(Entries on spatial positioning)

______________________________

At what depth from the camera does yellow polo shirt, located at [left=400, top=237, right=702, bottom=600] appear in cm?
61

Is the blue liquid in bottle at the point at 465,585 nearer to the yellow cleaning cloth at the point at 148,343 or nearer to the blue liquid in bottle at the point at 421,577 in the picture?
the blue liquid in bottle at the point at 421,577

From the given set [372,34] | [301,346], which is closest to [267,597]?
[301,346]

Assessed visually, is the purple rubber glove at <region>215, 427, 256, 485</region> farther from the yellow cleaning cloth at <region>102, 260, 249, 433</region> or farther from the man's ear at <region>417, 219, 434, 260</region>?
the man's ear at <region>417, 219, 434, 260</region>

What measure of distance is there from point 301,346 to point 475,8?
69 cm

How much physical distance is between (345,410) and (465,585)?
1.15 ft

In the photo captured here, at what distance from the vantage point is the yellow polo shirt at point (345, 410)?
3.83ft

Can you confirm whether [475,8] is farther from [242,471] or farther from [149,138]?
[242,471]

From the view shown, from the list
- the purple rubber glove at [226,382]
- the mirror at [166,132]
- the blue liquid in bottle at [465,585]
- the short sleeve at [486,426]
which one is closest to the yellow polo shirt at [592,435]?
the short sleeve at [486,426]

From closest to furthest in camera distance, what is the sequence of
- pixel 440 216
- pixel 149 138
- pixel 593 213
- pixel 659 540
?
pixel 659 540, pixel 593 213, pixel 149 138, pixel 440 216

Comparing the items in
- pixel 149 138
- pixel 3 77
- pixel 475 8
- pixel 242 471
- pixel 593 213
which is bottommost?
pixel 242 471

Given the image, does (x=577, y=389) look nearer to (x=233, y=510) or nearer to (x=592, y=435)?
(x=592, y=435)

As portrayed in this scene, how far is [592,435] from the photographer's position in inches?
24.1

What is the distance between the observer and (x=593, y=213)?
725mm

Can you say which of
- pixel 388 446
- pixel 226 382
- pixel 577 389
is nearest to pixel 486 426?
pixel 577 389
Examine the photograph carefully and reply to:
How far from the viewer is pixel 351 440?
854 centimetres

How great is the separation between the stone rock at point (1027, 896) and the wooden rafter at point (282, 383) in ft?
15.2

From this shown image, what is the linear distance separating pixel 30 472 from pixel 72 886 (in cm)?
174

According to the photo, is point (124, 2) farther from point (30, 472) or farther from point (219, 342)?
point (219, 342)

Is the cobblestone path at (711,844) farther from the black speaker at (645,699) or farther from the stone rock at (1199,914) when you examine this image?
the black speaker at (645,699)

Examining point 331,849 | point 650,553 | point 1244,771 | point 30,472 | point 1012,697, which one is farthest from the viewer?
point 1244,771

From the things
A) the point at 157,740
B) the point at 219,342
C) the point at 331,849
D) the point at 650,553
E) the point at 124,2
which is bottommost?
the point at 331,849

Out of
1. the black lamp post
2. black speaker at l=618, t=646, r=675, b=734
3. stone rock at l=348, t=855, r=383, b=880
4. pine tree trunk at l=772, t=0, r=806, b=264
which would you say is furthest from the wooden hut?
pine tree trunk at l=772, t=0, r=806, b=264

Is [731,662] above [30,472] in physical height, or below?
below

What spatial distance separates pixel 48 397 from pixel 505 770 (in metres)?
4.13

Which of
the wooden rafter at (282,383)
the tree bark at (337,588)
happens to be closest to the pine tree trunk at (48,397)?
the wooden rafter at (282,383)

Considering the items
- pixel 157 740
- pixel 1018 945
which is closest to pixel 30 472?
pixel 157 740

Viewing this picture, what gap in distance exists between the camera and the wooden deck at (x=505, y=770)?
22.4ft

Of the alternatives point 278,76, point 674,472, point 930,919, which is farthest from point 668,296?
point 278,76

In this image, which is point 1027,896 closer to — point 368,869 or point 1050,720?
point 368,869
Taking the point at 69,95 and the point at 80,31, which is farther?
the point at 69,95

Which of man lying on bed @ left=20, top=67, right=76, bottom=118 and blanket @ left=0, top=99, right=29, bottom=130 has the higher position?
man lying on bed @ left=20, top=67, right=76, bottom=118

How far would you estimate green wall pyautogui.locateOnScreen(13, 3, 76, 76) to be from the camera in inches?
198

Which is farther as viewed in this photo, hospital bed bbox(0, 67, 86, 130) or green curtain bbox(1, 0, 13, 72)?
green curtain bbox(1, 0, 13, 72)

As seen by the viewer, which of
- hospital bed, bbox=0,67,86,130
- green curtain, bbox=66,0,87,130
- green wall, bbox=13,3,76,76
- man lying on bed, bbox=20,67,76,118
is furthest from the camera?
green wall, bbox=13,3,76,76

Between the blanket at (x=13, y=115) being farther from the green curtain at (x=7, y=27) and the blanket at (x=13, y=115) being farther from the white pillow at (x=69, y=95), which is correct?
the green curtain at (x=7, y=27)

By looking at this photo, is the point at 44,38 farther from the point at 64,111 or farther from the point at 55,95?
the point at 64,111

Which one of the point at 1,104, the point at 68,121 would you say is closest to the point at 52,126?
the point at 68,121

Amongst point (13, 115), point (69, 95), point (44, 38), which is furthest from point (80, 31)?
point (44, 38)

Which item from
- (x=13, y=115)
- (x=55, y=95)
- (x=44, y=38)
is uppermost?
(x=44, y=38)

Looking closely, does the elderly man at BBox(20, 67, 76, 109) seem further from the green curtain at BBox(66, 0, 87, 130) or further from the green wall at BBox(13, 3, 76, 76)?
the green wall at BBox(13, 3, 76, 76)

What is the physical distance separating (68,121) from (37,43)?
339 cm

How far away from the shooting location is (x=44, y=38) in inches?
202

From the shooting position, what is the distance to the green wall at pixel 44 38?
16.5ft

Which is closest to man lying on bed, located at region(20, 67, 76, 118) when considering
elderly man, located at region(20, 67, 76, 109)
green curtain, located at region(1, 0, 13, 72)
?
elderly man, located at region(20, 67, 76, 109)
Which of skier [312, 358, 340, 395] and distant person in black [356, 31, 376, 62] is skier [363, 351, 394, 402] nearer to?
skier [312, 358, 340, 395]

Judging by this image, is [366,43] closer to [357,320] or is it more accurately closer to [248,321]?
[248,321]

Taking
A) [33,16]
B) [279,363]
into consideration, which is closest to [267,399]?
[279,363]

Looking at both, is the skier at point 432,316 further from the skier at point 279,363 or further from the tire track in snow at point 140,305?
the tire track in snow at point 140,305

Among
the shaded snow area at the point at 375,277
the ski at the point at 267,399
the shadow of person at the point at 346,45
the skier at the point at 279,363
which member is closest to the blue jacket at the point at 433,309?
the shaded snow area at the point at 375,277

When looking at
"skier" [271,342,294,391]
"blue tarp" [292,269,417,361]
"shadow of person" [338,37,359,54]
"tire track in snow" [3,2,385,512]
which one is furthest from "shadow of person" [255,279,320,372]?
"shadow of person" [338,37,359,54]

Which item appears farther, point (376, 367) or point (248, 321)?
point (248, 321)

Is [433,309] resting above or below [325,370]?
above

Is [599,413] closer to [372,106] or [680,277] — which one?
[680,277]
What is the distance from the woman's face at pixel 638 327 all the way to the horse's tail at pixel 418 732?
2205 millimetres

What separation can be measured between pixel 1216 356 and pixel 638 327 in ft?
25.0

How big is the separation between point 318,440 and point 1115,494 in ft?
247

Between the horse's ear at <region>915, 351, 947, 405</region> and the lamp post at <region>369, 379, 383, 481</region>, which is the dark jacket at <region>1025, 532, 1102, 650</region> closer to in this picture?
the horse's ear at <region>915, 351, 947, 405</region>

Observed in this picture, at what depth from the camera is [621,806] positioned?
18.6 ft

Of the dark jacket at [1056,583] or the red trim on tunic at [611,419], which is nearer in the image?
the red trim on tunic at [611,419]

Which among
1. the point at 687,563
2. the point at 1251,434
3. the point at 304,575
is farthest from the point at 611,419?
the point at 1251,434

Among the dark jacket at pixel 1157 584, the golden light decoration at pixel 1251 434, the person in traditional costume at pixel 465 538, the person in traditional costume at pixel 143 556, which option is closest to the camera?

______________________________

## Requirements
Select every line of the records above that contains the word "depth", treating uppercase and lowercase letters as distinct.

## Task output
At what depth from the camera does yellow polo shirt, located at [left=400, top=237, right=702, bottom=600] appear in cm?
Observed in this picture, at what depth from the camera is [621,806] positioned?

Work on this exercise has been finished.